Repealing the Affordable Care Act and finding an array of substitutes will require work. The process will not always be painless. But sometimes, lawmakers have to look beyond the immediate, lean against the wind and head in the right direction.

The full-throated rhetorical war over the Affordable Care Act has begun. The health care law, also known as Obamacare, will likely meet its demise in the coming days, weeks or months. Given its structural infirmities – soaring premiums and deductibles, collapsing exchanges and CO-OPs, unbalanced risk pools – that would almost certainly have been true under a Hillary Clinton presidency, as well; it just may have taken a little longer.
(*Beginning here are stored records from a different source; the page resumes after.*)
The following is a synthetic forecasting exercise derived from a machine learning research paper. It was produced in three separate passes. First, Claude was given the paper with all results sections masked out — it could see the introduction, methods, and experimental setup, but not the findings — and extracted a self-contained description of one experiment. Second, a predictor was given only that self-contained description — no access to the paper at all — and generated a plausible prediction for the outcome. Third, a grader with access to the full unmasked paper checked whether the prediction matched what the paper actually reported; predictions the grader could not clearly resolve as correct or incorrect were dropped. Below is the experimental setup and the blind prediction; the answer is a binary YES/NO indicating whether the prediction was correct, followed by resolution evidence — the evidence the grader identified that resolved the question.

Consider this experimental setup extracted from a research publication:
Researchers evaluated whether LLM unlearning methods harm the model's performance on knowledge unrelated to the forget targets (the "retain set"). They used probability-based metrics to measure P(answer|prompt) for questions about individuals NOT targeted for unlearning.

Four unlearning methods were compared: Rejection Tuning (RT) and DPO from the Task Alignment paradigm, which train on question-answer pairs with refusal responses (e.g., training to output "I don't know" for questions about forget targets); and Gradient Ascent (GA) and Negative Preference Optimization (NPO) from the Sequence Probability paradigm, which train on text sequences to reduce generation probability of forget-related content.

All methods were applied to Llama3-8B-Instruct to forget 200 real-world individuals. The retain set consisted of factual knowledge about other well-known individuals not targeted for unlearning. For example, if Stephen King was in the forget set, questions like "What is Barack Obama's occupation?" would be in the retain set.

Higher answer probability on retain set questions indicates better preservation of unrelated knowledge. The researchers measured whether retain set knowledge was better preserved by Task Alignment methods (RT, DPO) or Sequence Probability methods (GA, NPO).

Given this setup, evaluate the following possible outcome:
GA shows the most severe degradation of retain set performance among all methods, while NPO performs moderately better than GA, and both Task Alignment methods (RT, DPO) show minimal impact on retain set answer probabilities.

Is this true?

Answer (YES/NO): NO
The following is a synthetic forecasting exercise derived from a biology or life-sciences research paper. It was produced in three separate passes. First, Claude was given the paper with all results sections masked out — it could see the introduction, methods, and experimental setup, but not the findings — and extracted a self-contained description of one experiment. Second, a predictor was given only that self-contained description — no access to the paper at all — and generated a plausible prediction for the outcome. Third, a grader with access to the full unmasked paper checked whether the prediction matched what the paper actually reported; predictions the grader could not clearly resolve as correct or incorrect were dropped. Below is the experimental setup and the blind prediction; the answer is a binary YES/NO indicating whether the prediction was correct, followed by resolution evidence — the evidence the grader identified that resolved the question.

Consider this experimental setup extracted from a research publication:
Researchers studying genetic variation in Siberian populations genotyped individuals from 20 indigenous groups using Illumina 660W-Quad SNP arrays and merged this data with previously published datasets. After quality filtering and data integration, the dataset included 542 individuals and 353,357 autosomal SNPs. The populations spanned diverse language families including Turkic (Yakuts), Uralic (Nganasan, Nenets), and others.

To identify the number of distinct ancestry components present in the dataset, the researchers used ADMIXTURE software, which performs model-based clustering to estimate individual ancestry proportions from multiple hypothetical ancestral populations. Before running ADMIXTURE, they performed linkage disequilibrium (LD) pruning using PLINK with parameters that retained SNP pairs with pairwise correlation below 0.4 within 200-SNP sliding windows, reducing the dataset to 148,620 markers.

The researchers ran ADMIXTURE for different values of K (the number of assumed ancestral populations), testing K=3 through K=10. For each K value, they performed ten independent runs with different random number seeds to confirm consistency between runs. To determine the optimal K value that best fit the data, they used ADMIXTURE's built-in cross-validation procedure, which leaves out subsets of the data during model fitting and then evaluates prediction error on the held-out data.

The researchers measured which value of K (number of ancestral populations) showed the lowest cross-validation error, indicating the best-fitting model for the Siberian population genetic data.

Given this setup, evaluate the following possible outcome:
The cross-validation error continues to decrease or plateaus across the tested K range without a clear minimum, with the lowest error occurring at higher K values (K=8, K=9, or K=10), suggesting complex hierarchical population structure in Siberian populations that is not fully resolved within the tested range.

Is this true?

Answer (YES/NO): NO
Obamacare opponents (largely Republicans) repeat their longstanding pledge to "repeal and replace," which the health care law's supporters (largely Democrats) disparage as "make America sick again." Supporters argue that millions gained coverage under the law, and its repeal may deprive them of that coverage. Opponents can truthfully craft a three-part counterargument: 1) the way the law paid for that increased coverage harmed vastly more millions, some severely; 2) the coverage gains that supporters tout may in part be transitory; and 3) there are better ways to expand coverage.

The Affordable Care Act is at best a byzantine zero-sum game with many winners and far more losers. Some gained coverage; others lost coverage (or crucial parts of their coverage). Some felt costs go down; others saw theirs go up. For some, care improved; for others, it deteriorated. The health care law likely means better health for some, worse health for others.